Text provided START

Systems2026In productionCo-Founder, Product Designer & EngineerAdelaide, AU

WorkspaceIQ

Team Knowledge Platform

For small cross-functional teams drowning in scattered inputs across email, calendar, notes, and shared docs. Everything scopes to a project, so one client's context never bleeds into another's.

Product StrategyFull-Stack EngineeringRAG / Vector SearchLLM IntegrationInformation ArchitectureDesign Systems
Diagram of WorkspaceIQ's thesis — why project-scoped cited recall is the wedge

Context

WorkspaceIQ is a recall and orientation platform for small project teams (2–10 people). It indexes every email, doc, meeting, and calendar event so a team can ask plain-English questions and get cited answers from their own history, surface commitments before they're missed, and run recurring client work on autopilot — all scoped to a project so Client A never bleeds into Client B.

Text provided END
Records START

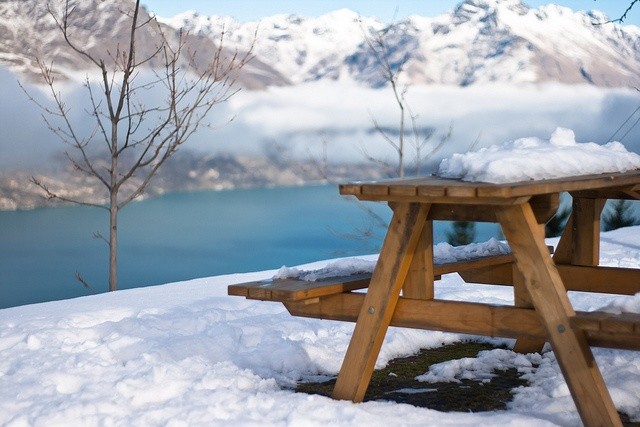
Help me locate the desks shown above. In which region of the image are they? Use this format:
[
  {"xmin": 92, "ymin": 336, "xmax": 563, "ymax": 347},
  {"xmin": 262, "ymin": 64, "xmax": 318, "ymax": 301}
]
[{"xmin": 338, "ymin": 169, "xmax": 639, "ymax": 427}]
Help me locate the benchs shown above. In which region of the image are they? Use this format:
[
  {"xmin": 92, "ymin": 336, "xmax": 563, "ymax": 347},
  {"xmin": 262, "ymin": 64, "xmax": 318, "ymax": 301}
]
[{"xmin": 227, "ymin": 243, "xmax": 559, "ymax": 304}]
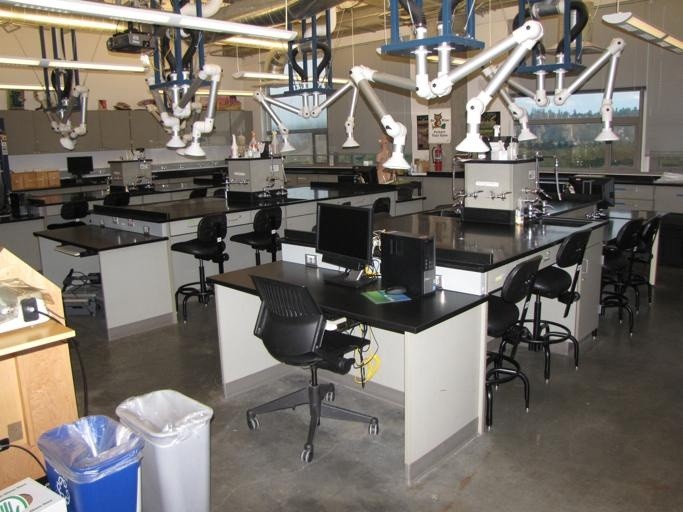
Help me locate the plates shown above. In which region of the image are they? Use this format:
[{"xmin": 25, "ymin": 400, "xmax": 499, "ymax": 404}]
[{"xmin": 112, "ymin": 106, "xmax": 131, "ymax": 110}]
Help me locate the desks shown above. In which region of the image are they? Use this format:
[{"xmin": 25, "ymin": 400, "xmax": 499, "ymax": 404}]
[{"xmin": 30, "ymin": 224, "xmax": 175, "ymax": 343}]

Records END
Records START

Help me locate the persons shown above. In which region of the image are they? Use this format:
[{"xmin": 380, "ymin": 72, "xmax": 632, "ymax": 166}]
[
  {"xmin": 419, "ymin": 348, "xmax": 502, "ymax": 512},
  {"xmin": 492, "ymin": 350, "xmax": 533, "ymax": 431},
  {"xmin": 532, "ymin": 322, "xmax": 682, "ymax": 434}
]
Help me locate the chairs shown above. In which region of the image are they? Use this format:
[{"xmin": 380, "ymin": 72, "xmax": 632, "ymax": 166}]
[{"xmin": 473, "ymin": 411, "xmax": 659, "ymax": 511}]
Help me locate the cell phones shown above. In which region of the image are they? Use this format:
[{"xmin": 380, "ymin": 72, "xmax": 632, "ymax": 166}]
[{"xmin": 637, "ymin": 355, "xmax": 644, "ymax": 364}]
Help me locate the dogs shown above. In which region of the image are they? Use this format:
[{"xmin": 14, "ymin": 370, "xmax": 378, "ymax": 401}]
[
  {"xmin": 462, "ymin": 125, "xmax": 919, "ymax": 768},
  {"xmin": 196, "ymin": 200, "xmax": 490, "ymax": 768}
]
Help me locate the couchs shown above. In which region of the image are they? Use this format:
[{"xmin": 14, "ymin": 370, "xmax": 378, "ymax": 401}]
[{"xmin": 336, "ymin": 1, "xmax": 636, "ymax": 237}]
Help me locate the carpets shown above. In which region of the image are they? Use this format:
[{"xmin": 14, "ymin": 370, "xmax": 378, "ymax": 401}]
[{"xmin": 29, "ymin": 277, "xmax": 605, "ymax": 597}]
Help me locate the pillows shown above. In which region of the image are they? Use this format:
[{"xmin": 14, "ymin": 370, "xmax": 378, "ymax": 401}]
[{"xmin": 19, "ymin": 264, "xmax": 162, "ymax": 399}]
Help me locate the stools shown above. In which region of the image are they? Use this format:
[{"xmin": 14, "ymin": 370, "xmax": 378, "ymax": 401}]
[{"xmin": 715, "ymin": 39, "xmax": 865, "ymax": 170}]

Records END
Records START

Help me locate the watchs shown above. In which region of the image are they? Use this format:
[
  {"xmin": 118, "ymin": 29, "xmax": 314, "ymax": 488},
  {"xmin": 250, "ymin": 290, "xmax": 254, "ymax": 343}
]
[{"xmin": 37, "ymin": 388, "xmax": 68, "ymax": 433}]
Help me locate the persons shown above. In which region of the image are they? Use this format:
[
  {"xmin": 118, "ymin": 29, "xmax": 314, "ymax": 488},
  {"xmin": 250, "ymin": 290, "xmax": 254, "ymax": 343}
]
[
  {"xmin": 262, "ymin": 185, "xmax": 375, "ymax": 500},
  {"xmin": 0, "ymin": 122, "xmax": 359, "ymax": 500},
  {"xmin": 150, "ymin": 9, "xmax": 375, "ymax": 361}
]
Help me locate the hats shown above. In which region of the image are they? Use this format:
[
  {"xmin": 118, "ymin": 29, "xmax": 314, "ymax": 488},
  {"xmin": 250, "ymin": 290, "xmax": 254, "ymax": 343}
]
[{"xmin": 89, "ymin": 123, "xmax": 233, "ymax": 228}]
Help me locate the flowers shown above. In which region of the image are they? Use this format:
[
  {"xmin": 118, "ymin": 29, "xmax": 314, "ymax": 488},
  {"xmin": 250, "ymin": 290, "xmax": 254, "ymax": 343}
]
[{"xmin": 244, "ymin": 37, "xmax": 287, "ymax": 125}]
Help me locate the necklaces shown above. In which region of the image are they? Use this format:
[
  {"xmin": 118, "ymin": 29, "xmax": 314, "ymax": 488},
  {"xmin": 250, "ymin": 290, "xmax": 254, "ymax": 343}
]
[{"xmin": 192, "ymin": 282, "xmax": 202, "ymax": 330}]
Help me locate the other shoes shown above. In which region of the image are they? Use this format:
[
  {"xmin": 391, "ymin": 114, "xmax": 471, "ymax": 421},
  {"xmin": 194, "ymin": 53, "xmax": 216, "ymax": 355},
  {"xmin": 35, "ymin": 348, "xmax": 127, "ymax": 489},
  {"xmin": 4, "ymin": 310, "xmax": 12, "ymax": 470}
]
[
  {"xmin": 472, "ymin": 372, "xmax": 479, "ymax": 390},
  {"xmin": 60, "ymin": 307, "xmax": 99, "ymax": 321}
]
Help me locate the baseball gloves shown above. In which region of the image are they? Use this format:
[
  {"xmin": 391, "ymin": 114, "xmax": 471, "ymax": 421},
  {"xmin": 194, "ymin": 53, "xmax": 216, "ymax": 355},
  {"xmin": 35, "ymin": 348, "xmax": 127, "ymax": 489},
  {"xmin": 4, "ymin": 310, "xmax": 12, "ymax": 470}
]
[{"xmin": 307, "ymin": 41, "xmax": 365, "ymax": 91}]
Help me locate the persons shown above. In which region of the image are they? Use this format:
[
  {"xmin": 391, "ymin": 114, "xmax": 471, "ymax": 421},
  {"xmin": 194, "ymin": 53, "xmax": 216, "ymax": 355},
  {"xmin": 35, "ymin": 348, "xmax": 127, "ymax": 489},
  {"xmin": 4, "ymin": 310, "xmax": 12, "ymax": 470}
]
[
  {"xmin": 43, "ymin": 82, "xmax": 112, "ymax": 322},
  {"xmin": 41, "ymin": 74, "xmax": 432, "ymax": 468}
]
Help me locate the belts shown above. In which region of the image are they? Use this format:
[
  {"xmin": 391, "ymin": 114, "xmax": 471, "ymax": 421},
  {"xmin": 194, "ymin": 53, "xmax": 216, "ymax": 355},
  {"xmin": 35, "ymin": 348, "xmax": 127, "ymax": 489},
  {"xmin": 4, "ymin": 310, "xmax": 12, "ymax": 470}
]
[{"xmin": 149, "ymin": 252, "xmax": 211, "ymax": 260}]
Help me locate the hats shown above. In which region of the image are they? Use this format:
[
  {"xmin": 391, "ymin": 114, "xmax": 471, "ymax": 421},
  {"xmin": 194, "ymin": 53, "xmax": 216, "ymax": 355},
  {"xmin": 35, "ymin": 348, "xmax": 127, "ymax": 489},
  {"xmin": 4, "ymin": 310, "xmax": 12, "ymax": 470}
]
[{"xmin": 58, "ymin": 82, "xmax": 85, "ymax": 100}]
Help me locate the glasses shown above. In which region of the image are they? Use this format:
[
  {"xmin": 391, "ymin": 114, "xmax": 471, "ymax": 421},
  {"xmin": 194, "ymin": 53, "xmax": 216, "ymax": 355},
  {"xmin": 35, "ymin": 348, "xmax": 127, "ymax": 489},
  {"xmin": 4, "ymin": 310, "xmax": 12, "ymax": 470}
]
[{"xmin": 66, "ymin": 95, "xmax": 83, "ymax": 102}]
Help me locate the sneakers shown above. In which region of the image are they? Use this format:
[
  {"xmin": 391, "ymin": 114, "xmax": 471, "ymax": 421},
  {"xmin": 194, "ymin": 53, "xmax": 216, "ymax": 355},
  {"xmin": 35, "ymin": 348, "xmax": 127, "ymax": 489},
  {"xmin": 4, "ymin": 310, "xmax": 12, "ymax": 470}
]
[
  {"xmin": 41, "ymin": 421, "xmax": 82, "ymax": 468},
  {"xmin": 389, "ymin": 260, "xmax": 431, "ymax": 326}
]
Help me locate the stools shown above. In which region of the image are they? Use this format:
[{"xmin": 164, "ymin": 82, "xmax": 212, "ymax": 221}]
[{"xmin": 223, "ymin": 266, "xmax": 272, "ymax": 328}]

Records END

Brief
Reproduce the part of the WorkspaceIQ text starting at "Team Knowledge Platform" and ending at "bleeds into another's.".

Answer box
Team Knowledge Platform

For small cross-functional teams drowning in scattered inputs across email, calendar, notes, and shared docs. Everything scopes to a project, so one client's context never bleeds into another's.